De que se trata

Sin control, no hay República

El Estado que no se controla, se corrompe

Por Juan Severo

 

Vivimos tiempos en los que muchos votan más por amor o por odio, no por comprensión. Pero entender lo complejo es una tarea necesaria si queremos mirar con claridad lo que nos rodea y ver las alternativas posibles. Hay cosas que no sabemos para qué están, instituciones que la mayoría de nosotros desconocemos o se ignora su existencia y sin embargo son las que deberían garantizar que el poder no se desvíe.

¿Quién controla al Estado? ¿Quién nos protege de los abusos del Estado? Para eso se pensaron los tres poderes: el Ejecutivo es el administrador temporal que tiene la responsabilidad de cuidar los bienes y recursos del estado o sea de todos nosotros, el Legislativo legisla y el Judicial juzga. Pero, ¿Quién garantiza que esos controles funcionen?

La respuesta está, o debería estar, en los organismos superiores de control: la Auditoría General de la Nación (AGN), la Sindicatura General de la Nación (SIGEN), el Ministerio Público Fiscal, oficina anti corrupción, la Justicia Electoral, la Defensoría del Pueblo, Defensoría de la Niñez, tenemos una serie de organismo que después se duplican en las provincias. En teoría, son los guardianes del interés público. En la práctica, muchos están vacantes, desfinanciados o directamente acéfalos.

Hace 16 años que la Argentina no tiene Defensor del Pueblo. Un organismo creado para proteger los derechos ciudadanos frente al poder del Estado, hoy es apenas un recuerdo institucional. La Auditoría General de la Nación, que debería tener siete miembros, funciona con uno solo. El Poder Judicial, el órgano de control por excelencia, acumula 178 cargos vacantes. El Ministerio Público Fiscal tiene un 40% menos de fiscales, y la Corte Suprema aún espera completar sus cinco integrantes.

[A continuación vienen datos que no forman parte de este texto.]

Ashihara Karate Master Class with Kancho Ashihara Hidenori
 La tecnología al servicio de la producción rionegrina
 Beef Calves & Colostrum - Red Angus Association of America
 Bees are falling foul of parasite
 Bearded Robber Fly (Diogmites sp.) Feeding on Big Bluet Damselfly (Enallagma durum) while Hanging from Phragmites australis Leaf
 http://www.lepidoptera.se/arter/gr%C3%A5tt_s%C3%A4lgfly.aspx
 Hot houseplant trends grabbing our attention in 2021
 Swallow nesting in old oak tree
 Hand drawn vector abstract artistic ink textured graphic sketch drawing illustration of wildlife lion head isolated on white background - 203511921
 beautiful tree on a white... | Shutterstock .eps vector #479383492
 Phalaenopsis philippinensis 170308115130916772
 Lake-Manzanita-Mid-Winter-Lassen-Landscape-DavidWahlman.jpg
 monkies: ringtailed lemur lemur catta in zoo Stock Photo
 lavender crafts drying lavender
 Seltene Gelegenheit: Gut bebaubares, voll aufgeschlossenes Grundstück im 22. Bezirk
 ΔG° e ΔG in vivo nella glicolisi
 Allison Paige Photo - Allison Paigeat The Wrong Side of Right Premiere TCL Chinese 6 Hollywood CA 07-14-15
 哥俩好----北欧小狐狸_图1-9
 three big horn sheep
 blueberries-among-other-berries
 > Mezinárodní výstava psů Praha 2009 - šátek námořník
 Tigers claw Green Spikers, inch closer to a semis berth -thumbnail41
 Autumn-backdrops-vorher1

En este contexto, nos acostumbramos a convivir con un Estado que se desentiende de sus propios mecanismos de control. Y cuando el control desaparece, el abuso se naturaliza. No hay república posible si los contrapesos están desactivados.

No es un problema técnico, es político y cultural. La falta de controles no solo permite la corrupción: genera una sociedad temerosa, resignada, que se porta bien no porque confíe en la ley, sino porque teme las consecuencias.

La historia nos enseña que el control no es un invento moderno. En la Edad Media, el poder del rey estaba limitado por los señores feudales, la Iglesia y los lazos de vasallaje. Y mucho antes, en la Atenas democrática, los ciudadanos eran el principal órgano de control: los funcionarios rendían cuentas ante las asambleas, y cualquier ciudadano podía acusarlos públicamente si abusaban de su poder. No había delegación ciega: había participación.

Ese espíritu de control ciudadano fue el que dio sentido a la democracia moderna. Pero en nuestro país, ese lazo se cortó. Nos acostumbramos a delegar, a no preguntar, a votar sin entender. A mirar las instituciones como algo ajeno, cuando en realidad son las que deberían cuidar nuestros derechos, nuestros recursos y nuestro futuro.

Por eso, esta nota de opinión no busca señalar culpables, sino interpelar conciencias. Porque la pregunta de fondo no es si el Estado funciona, sino para quién funciona.

¿Qué tanto mejoraría nuestra vida si los organismos de control cumplieran con sus funciones?
¿Qué pasaría si los tres poderes se controlaran entre sí como manda la Constitución?
¿Y si nosotros, los ciudadanos, asumiéramos el rol que nos corresponde y exigiéramos que se cumpla la ley, que se rindan cuentas, que se transparenten los actos de gobierno?

Un Estado sin controles es un poder sin freno. Y un pueblo que no controla, termina siendo controlado.
Ha llegado el momento de reapropiarnos del Estado, de conocer sus instituciones, de exigir que se cubran sus vacantes, que se activen sus organismos y que se respete la rendición de cuentas.

La democracia no se defiende solo votando. Se defiende entendiendo, participando y exigiendo.
Porque un pueblo informado no teme al poder: lo regula.
Y un Estado controlado no oprime: sirve.